··· PASSAGE GIVEN ···

Overwriting workers.py


# Load packages
Import Python packages that are used for the analysis.

Use standard import commands; some are shown below. 


In [9]:
import io
#import os  # is loaded above to set the working directory
import numpy as np
import pandas as pd
import fiona
import glob
from shapely import geometry
from tqdm.notebook import tqdm
import time
import multiprocessing
from itertools import repeat

sys.path.append(os.getcwd())   #appends cwd to path allowing python to find the workers.py in the notebook directory
import workers


# Function definitons
* **Note:**
   * Many of the functions defined below are duplicates of the code contained in the workers module for use when debugging or when running on single core
   * The main code below uses multiprocessing to call worker functions in workers.py that is located in the current working directory


In [None]:
"""
    Jupyter can switch this code off to get it out of your way when running multiprocessor
    esc y to activate code so it can run
    esc r to switch to raw and disable the cell
"""


def shape_list(key, values, shapefile):
    """
        Get a generator of shapes from the given shapefile
            key: the key to match in 'properties' in the shape file
            values: a list of property values
            shapefile: the name of your shape file
            e.g. key='ORIGID', values=[1, 2, 3, 4, 5], 
            shapefile='/g/data/r78/DEA_Wetlands/shapefiles/MDB_ANAE_Aug2017_modified_2019_SB_3577.shp'
    """
    count = len(values)
    with fiona.open(shapefile) as allshapes:
        for shape in allshapes:
            shape_id = shape['properties'].get(key)
            if shape_id is None:
                continue
            if shape_id in values:
                yield(shape_id, shape)
                count -= 1
            if count <= 0:
                break
    
def get_areas(features, pkey='feature_id'):
    """
        Calculate the area of a list/generator of shapes
        input:
            features: a list of shapes indexed by the key
        output:
            a dataframe of area index by the key
    """
    re = pd.DataFrame()
    for f in features:
        va = pd.DataFrame([[f[0], geometry.shape(f[1]['geometry']).area/1e4]], columns=[pkey, 'area'])
        re = re.append(va, sort=False)
    return re.set_index(pkey)

def dump_wit_data(key, feature_list, output):
    """

··· RECORD EXTRACTS ···

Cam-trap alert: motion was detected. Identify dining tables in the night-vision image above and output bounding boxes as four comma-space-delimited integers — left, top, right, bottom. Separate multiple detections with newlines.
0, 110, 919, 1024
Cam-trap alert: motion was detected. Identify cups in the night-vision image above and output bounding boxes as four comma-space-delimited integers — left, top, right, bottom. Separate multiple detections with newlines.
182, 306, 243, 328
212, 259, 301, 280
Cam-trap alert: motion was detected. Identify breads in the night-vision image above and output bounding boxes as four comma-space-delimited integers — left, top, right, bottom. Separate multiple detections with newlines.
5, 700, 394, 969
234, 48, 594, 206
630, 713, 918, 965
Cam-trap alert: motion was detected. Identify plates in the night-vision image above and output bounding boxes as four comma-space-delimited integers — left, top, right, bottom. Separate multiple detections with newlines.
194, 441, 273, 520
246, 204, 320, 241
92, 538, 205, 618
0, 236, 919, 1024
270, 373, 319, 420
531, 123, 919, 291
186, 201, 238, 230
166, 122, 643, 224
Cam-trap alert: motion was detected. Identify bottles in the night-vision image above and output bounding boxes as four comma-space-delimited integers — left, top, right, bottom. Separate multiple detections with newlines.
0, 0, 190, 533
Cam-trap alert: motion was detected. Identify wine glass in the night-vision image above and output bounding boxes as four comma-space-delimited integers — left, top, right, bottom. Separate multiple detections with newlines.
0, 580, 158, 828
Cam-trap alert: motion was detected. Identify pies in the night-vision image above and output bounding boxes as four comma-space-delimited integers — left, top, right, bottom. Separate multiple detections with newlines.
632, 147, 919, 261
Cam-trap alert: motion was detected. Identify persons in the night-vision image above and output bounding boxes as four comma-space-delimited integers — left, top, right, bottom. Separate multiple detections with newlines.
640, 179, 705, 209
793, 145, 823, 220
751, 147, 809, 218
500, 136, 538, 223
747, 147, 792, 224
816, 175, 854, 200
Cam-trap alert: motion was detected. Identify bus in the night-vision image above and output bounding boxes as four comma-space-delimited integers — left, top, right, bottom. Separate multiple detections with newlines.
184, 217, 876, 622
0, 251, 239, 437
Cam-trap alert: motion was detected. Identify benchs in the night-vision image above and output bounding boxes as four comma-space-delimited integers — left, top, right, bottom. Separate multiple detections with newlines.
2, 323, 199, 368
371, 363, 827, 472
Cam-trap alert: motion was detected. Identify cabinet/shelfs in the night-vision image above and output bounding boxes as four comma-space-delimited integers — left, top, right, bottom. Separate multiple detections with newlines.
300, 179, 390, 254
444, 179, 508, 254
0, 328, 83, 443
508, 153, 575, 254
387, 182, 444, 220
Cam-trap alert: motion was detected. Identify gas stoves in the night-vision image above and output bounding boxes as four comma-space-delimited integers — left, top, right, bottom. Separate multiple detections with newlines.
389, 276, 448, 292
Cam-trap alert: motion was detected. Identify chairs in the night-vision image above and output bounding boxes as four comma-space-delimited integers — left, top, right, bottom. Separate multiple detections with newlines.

···

STATED PROBLEM 1 >> Turn the rows starting with the line that contains "Cam-trap alert: motion was detected. Identify cups" and going on through the line that contains "212, 259, 301, 280" into a Markdown table with the columns No. and Line, leaving out any blank lines.
STATED PROBLEM 2 >> Go on with the Python notebook code for the shapefile analysis from the point where it stops.
The code text and the rows have nothing to do with each other.

RIGHT ANSWER 1 >>
| No. | Line |
|---|---|
| 1 | Cam-trap alert: motion was detected. Identify cups in the night-vision image above and output bounding boxes as four comma-space-delimited integers — left, top, right, bottom. Separate multiple detections with newlines. |
| 2 | 182, 306, 243, 328 |
| 3 | 212, 259, 301, 280 |

RIGHT ANSWER 2 >>
        dump wit data from the database into a file
        input:
            key: Name to id the polygon
            feature_list: a list or generator of features
        output:
            a csv file to save all the wit data
    """
    for f_id, f in feature_list:
        _, wit_data = query_wit_data(f)
        csv_buf = io.StringIO()
        wit_df = pd.DataFrame(data=wit_data, columns=['date', 'bs', 'npv', 'pv', 'wet', 'water'])
        wit_df.insert(0, key, f_id)
        wit_df.to_csv(csv_buf, index=False, header=False)
        csv_buf.seek(0)
        with open(output, 'a') as f:
            f.write(csv_buf.read())
    with open(output, 'a') as f:
        f.write(','.join(list(wit_df.columns))) 

In [5]:
"""
    esc y to activate code so it can run
    esc r to switch to raw and disable the cell
"""
def annual_metrics(wit_data, members=['pv', 'wet', 'water', 'bs', 'npv', ['npv', 'pv', 'wet'],
                                          ['pv', 'wet'], ['water', 'wet']], threshold=[25, 75], pkey='feature_id'):
    """
        Compute the annual max, min, mean, count with given wit data, members and threshold
        input:
            wit_data: dataframe of WIT
            members: the elements which the metrics are computed against, can be a column from wit_data, e.g. 'pv'
                         or the sum of wit columns, e.g. ['water', 'wet']
            threshold: a list of thresholds such that (elements >= threshold[i]) is True, 
                        where i = 0, 1...len(threshold)-1
        output:
            dataframe of metrics
    """
    years = wit_data['date']
    i = 0
    wit_df = wit_data.copy(deep=True)
    for m in members:
        if isinstance(m, list):
            wit_df.insert(wit_df.columns.size+i, '+'.join(m), wit_df[m].sum(axis=1))
    years = pd.DatetimeIndex(wit_df['date']).year.unique()
    shape_id_list = wit_df[pkey].unique()
    #shane changed 4 to 5 to accomodate median added below 
    wit_metrics = [pd.DataFrame()] * 5
    for y in years:
        wit_yearly = wit_df[pd.DatetimeIndex(wit_df['date']).year==y].drop(columns=['date']).groupby(pkey).max()
        wit_yearly.insert(0, 'year', y)
        wit_yearly = wit_yearly.rename(columns={n: n+'_max' for n in wit_yearly.columns[1:]})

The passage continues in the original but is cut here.